We further conducted time-shifted cross correlation analyses between V1 and the pulvinar (Fig 3D). Time course data for each area was time-shifted to examine which direction of the interactions (V1-to-pulvinar or pulvinar-to-V1) contributed to a false percept of a fearful face. This analysis was based on the assumption that the direction of interaction can be inferred when activity in one brain area shows greater correlation with the activity in another area from a certain past time point (33), as has previously been used to examine geniculocortical interactions (54). If pulvinar activity precedes V1 activity, the original (non-shifted) time course for V1 is expected to show greater correlation with the pulvinar time course that is shifted to an earlier time point. Conversely, if V1 activity precedes pulvinar activity, the original time course for the pulvinar is expected to show greater correlation with the V1 time course shifted to an earlier time point.
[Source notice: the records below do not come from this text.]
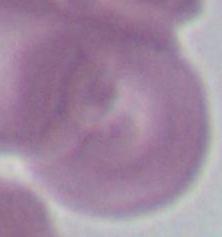

An erythrocyte.

modality: photomicrograph
magnification: 1000x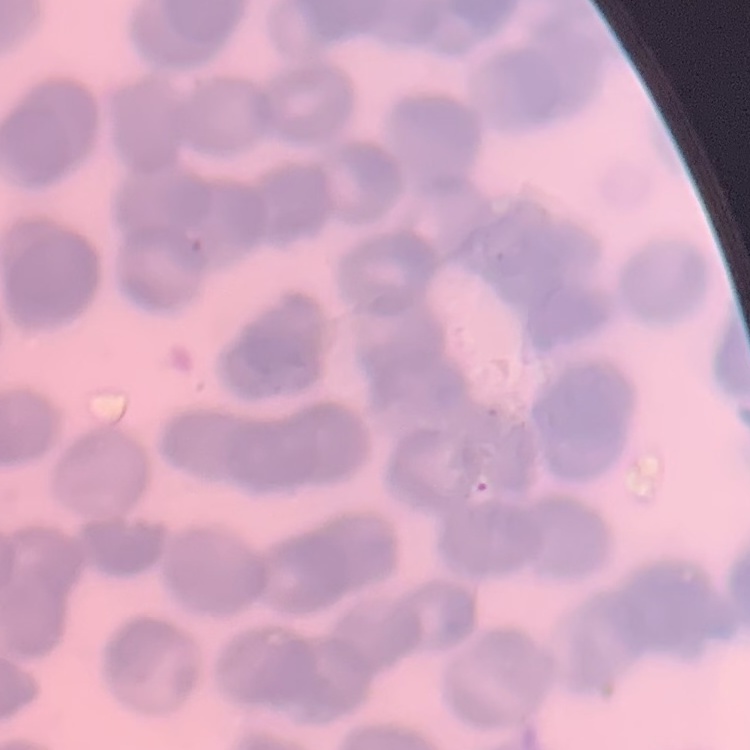
Summary:
  - Erythrocyte morphology: rouleaux formation
  - Image type: square crop of a larger photomicrograph
  - Stain: Field's or Giemsa
  - Preparation: thin peripheral smear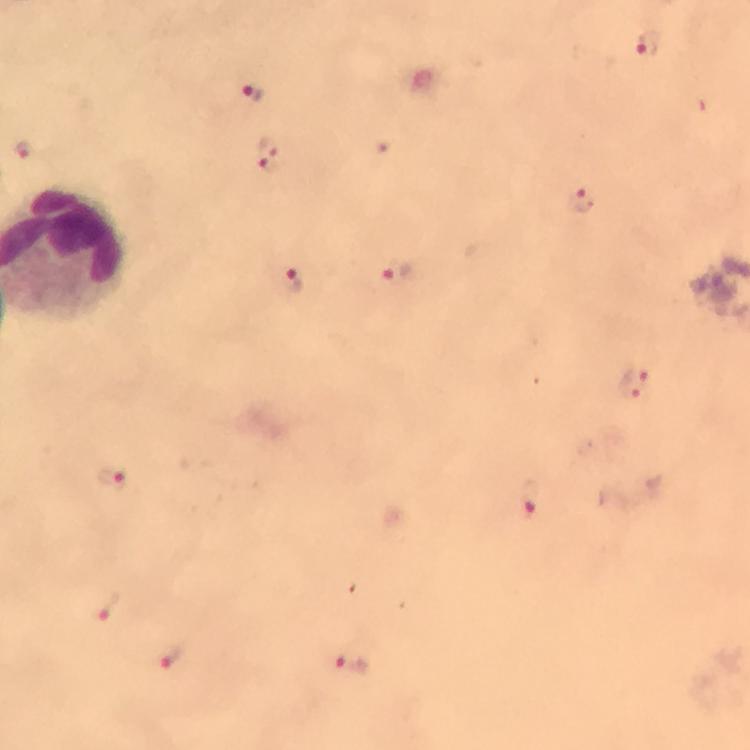
{
  "image_size": "750×750 pixels",
  "immersion_oil": "applied",
  "context": "from a diagnostic examination for malaria",
  "stain": "Giemsa",
  "malaria_parasite_locations": "approximate centers as (x, y) in pixels: (647, 45), (252, 92), (22, 148), (267, 151), (584, 199), (396, 273), (291, 285), (633, 383), (112, 476), (531, 499), (107, 607), (172, 654), (351, 663)",
  "cropped_from": "a single field of view",
  "magnification": "100x",
  "capture": "smartphone camera through the microscope",
  "preparation": "thick blood film"
}Name the parasite shown.
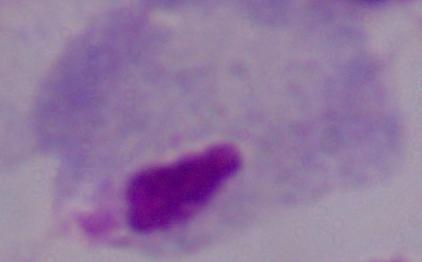
A trichomonad.

Summary:
  - Modality: micrograph
  - Magnification: 1000xReport the malaria status of this cell.
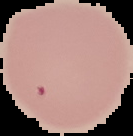

Uninfected.

image_type: segmented cell region with the area outside set to black
preparation: thin blood smear
image_size: 133×136 pixels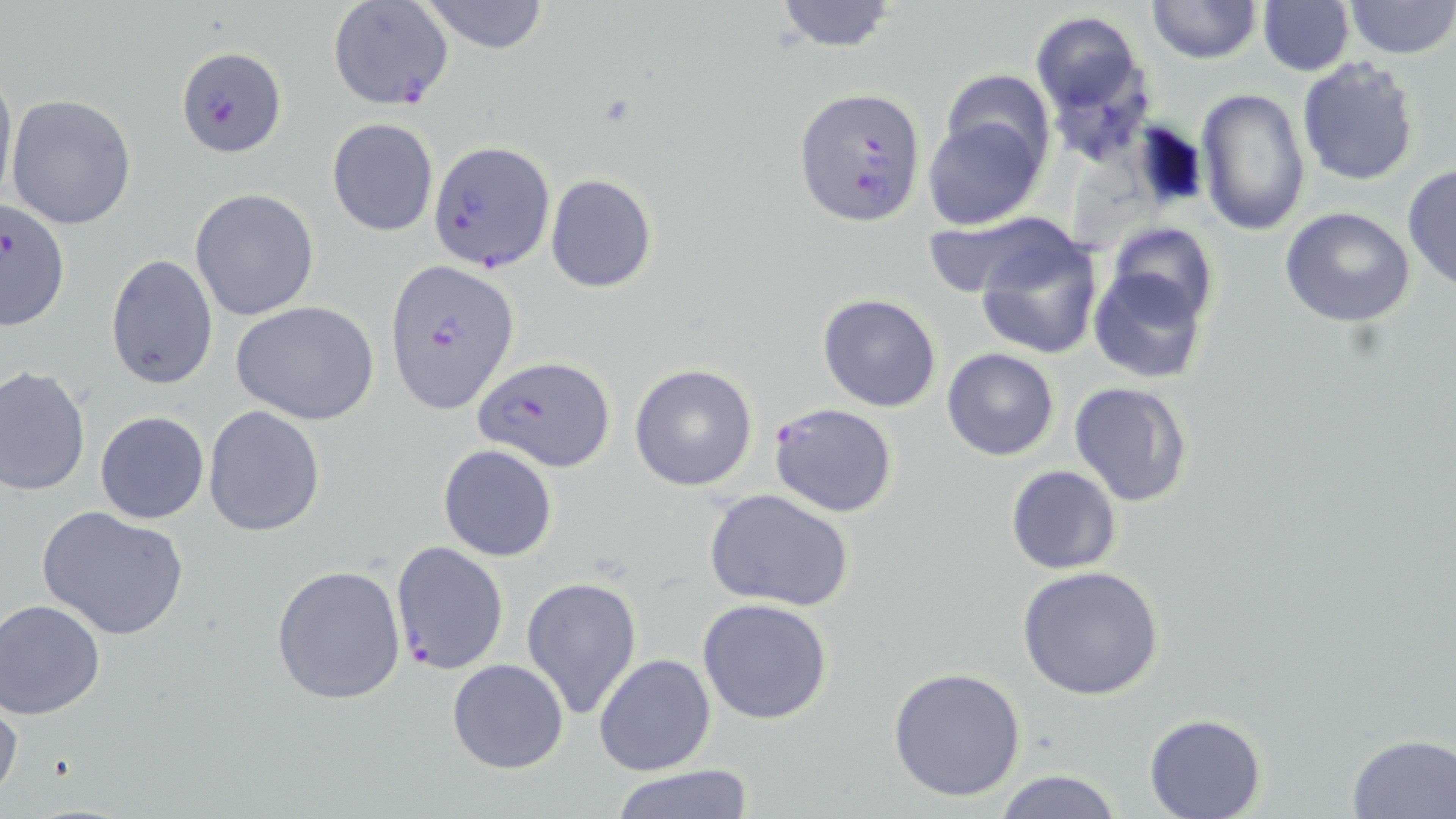

Summary:
  - Coordinate format: approximate bounding boxes as [x1, y1, x2, y2] in pixels
  - Uninfected red blood cell locations: [417, 0, 552, 54], [773, 0, 900, 51], [1146, 0, 1261, 64], [1344, 0, 1454, 58], [1257, 1, 1353, 76], [1030, 10, 1153, 158], [0, 56, 16, 214], [1296, 57, 1422, 187], [940, 70, 1054, 176], [1195, 87, 1309, 236], [6, 93, 136, 230], [924, 102, 1049, 232], [327, 117, 439, 237], [1401, 162, 1456, 294], [545, 173, 658, 293], [190, 188, 320, 322], [1279, 206, 1415, 327], [1102, 224, 1221, 329], [972, 227, 1103, 362], [105, 254, 218, 389], [1090, 265, 1211, 385], [818, 294, 941, 411], [233, 303, 379, 425], [941, 348, 1061, 461], [629, 364, 759, 491], [0, 366, 90, 500], [1067, 379, 1194, 508], [202, 405, 325, 535], [94, 411, 209, 524], [438, 443, 558, 562], [1006, 465, 1123, 575], [704, 487, 855, 611], [36, 505, 191, 640], [271, 564, 408, 705], [1018, 564, 1168, 702], [520, 574, 643, 721], [696, 596, 833, 726], [1, 600, 105, 720], [593, 652, 715, 775], [446, 659, 569, 774], [887, 665, 1028, 801], [0, 693, 23, 806], [1143, 713, 1268, 819], [1346, 733, 1455, 816], [607, 766, 756, 819], [992, 768, 1124, 819]
  - Plasmodium falciparum-infected red blood cell locations: [327, 2, 454, 110], [176, 46, 287, 156], [796, 86, 924, 223], [430, 140, 554, 274], [0, 196, 70, 328], [385, 257, 518, 416], [472, 356, 617, 472], [769, 402, 898, 518], [389, 541, 510, 674]
  - Slide-level diagnosis: Plasmodium falciparum
  - Stain: May-Grünwald-Giemsa
  - Preparation: thin blood smear
  - Field of view: single
  - Image size: 1456×819 pixels
  - Modality: optical microscopy
  - Magnification: 1000x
Here, we used a basic correlation method rather than other related methods, such as Granger-causality analysis, as the latter are typically more optimal for datasets with higher temporal resolution (55).
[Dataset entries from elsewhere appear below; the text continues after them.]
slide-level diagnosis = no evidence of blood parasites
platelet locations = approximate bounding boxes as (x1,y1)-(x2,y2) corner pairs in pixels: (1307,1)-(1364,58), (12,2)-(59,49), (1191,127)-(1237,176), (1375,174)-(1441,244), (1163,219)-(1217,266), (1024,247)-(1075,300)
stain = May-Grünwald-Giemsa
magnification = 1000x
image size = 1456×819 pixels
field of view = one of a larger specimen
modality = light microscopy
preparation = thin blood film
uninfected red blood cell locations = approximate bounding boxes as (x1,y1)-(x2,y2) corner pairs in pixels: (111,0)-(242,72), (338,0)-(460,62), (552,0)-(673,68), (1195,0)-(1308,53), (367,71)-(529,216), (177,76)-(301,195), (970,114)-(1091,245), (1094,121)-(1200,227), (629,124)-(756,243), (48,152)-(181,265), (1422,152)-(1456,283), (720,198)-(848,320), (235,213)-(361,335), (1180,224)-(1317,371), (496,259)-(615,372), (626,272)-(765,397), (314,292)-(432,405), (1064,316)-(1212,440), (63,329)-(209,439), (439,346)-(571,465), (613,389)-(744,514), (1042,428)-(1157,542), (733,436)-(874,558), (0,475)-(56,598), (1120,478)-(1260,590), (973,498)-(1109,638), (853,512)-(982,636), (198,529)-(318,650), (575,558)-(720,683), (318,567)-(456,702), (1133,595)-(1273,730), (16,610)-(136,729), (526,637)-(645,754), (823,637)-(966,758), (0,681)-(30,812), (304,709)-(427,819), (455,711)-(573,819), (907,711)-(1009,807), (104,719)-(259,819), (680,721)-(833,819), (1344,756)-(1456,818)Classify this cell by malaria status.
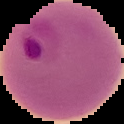
Parasitized.

Summary:
  - Preparation: thin blood film
  - Image type: segmented cell region on a black background
  - Image size: 124×124 pixelsAssess this cell for malaria.
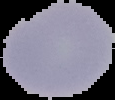

Uninfected.

image_size: 115×100 pixels
image_type: cell region segmented out of the field of view; surrounding area masked to black
preparation: thin blood film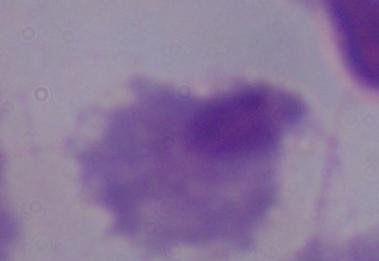

identification: trichomonad
modality: micrograph
magnification: 1000xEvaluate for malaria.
To estimate correlation, we shifted the time courses of V1 and the pulvinar (originally synchronized with stimulus onsets) by a maximum or 1TR with an increment of 625 ms (i.e., 1/4 of TR), while linearly interpolating the data points in between TRs. The time lag was kept smaller than 1 TR to avoid potential overlap with non-sensory events such as key response. The data points in the time course covering the temporal peak of activity from the onsets of faces (2.5 to 7.5 s) were accumulated across trials for each combination of percept type (HIT/FA) and facial emotion (fearful/happy) to estimate the Fisher-transformed Pearson correlation coefficient (Fig 3C). Given that both the pulvinar and visual cortices typically respond to the contralateral visual fields (56, 57), the interaction between the pulvinar and V1 is expected to be confined within each hemisphere. Therefore, the Fisher-transformed correlation coefficient was estimated for each hemisphere, e.g., between the left pulvinar and left V1, and was subsequently averaged between the hemispheres. For participants who had a pulvinar or V1 ROI located in only one hemisphere (right only, N = 1; left only, N = 3), the cross correlation was estimated for that hemisphere. Cross correlations for a given pair of control ROIs were analysed in the same manner and are presented in Fig S7.

Although the difference in hemodynamic responses between the cortical and subcortical areas (58) may have affected the cross-correlation between V1 and pulvinar, such difference cannot explain away the enhanced correlation on FA trials relative to HIT trials of a fearful face.